## Textauszug
Werkzeuge des Geistes, Teil 6: Der Glaube
(v1.0*) Der Begriff „Glaube“ wird allzu gerne mit der Kirche in Verbindung gebracht und mit Dingen, die man nicht wirklich beweisen kann. Und so erscheint alles andere „Wissen“ beweis- und belegbar – fein säuberlich getrennt vom „bloßen Glauben“ an etwas.
„Also. Leben und Taten des Don Quichott. Worum geht es?“ „Dass jemandes Glaube an Werte sehr viel wichtiger ist, als die Werte selbst?“
„Ja, das steckt da auch drin. Aber worum geht es eigentlich? Könnte es vielleicht darum gehen, wie rationale Gedanken unsere Seele zerstören? Könnte es um den Triumph von Irrationalität gehen, um die Kraft, die darin steckt?
Wir verbringen sehr viel Zeit damit, die Welt zu organisieren. Wir bauen Uhren, stellen Kalender her, versuchen das Wetter vorherzusagen. Aber welchen Teil unseres Lebens haben wir wirklich unter Kontrolle?“ „John Brennan“, The Next three Days, 2011
Was wäre, wenn die gewohnte Erziehung den Menschen vom Sein in eine Entwicklung im Haben umgelenkt hat und „Werte“ nicht im inneren wirklich entwickelt werden, sondern in Form von Eigentum, Besitz, Hab und Gut vorliegen, wo mit Zahlen bedrucktes Papier und Sichteinlagen (Zahlenreihen) auf dem Konto den Wert und die Entfaltung des Menschen bestimmen und er anerzogen der Meinung ist, dass auch Arbeit etwas wert sein soll, während er übersieht, dass er sich durch die Vorstellung, dass Arbeit belohnt werden müsse, auf diese Weise selbst versklavt?
Das meint die Frage: „Dass jemandes Glaube an Werte sehr viel wichtiger ist, als die Werte selbst?“
Der Mensch gibt den Dingen und Sachverhalten die Bedeutungen, an denen er seine Existenz zu bemessen und zu definieren versucht.
„Die Menschen betrachten sich als einzigartig. Ihre gesamte Existenztheorie beruht auf ihrer Einzigartigkeit. „1“ ist ihre Maßeinheit. Aber so ist es nicht. All unsere Kommunikationssysteme sind nur ein hilfloser Versuch. „1“ plus „1“ gleich „zwei“. Mehr haben wir nicht gelernt.

## Datenzeilen
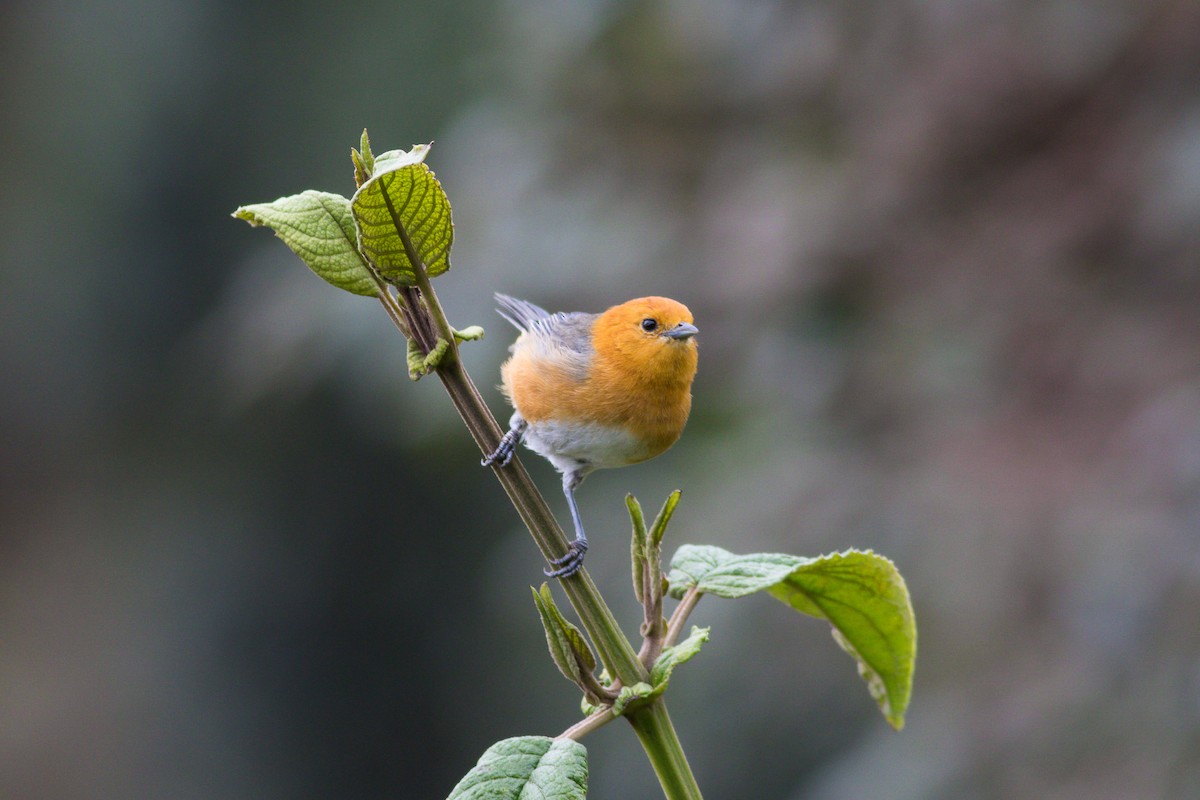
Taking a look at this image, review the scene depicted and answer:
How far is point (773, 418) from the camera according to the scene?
142 inches

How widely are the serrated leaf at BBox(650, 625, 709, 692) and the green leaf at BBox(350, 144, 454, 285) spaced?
39 centimetres

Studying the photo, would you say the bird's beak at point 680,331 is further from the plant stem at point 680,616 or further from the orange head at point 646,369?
the plant stem at point 680,616

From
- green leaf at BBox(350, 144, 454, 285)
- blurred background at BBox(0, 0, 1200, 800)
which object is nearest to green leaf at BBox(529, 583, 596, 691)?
green leaf at BBox(350, 144, 454, 285)

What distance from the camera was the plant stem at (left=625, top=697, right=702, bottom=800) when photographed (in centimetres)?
90

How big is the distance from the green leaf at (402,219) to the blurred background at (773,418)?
2.17 meters

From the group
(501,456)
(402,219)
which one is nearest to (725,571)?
(501,456)

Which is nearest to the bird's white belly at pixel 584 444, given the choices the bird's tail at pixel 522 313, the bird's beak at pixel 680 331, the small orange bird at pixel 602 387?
the small orange bird at pixel 602 387

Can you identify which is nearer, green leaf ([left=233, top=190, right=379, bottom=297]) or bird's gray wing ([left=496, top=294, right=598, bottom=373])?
green leaf ([left=233, top=190, right=379, bottom=297])

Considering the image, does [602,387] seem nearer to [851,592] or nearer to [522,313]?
[522,313]

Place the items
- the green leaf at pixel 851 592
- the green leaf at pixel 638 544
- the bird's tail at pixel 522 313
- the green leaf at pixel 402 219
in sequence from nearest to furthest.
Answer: the green leaf at pixel 402 219 → the green leaf at pixel 638 544 → the green leaf at pixel 851 592 → the bird's tail at pixel 522 313

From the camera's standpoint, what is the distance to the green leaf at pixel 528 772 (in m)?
0.88

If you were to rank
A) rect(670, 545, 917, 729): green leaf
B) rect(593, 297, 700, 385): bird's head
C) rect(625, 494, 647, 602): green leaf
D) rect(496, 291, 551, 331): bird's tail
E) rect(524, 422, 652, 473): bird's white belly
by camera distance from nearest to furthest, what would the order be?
rect(625, 494, 647, 602): green leaf < rect(670, 545, 917, 729): green leaf < rect(524, 422, 652, 473): bird's white belly < rect(593, 297, 700, 385): bird's head < rect(496, 291, 551, 331): bird's tail

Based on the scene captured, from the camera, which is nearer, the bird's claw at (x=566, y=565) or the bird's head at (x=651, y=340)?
the bird's claw at (x=566, y=565)

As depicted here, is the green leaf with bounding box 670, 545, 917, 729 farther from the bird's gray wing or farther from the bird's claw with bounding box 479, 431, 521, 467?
the bird's gray wing
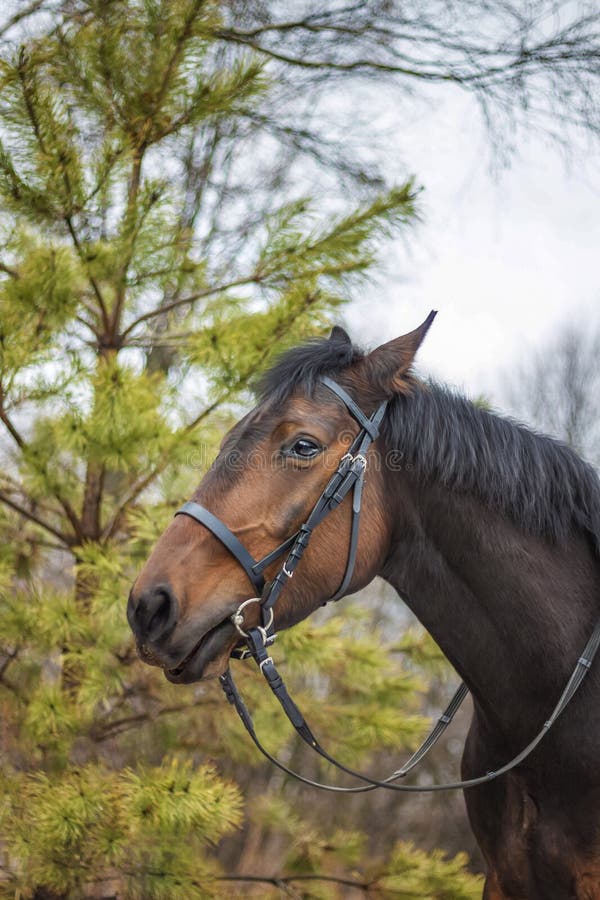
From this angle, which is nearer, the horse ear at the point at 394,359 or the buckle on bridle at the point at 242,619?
the buckle on bridle at the point at 242,619

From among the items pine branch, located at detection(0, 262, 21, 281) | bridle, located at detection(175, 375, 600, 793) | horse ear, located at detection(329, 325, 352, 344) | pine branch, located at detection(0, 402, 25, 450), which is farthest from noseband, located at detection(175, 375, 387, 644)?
pine branch, located at detection(0, 262, 21, 281)

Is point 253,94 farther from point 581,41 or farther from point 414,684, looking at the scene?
point 414,684

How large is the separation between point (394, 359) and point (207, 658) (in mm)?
1005

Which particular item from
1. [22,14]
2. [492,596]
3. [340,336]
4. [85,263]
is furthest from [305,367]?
[22,14]

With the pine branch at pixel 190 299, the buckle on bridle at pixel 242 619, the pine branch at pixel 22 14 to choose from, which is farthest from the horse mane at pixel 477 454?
the pine branch at pixel 22 14

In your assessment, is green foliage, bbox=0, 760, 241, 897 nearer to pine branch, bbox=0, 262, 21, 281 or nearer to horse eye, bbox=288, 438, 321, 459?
horse eye, bbox=288, 438, 321, 459

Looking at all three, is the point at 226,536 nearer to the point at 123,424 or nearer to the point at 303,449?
the point at 303,449

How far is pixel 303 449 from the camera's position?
7.00ft

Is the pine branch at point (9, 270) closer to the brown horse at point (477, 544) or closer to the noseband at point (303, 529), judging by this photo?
the brown horse at point (477, 544)

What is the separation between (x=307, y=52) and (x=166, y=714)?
3502 mm

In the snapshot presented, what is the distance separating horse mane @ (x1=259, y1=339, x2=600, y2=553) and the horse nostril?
2.16 feet

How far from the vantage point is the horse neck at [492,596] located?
7.31 ft

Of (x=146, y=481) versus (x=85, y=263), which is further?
(x=146, y=481)

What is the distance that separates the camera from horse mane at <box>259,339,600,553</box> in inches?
88.1
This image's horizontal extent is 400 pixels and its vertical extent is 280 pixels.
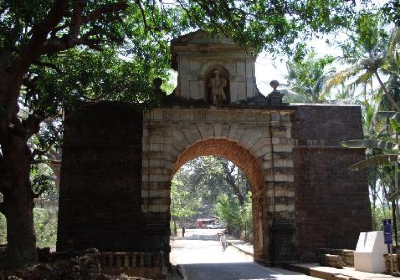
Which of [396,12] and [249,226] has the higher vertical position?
[396,12]

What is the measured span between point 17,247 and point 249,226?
24.1 metres

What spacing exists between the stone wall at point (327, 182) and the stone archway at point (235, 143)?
959 mm

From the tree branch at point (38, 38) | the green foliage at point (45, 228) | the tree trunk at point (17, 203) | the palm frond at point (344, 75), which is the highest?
the palm frond at point (344, 75)

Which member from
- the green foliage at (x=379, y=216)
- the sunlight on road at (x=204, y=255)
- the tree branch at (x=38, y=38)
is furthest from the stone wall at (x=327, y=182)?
the green foliage at (x=379, y=216)

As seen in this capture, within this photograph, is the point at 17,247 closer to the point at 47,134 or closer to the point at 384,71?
the point at 47,134

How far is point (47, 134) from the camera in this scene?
10.6m

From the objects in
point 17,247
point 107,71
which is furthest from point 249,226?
point 17,247

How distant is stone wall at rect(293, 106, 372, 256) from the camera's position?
49.9ft

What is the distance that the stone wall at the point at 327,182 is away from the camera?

## Deine Aufgabe
Zähle alle Tätigkeiten auf, die der Textauszug nennt, um zu zeigen, wie „wir“ die Welt zu organisieren versuchen.

## Lösung
Uhren bauen, Kalender herstellen, das Wetter vorherzusagen versuchen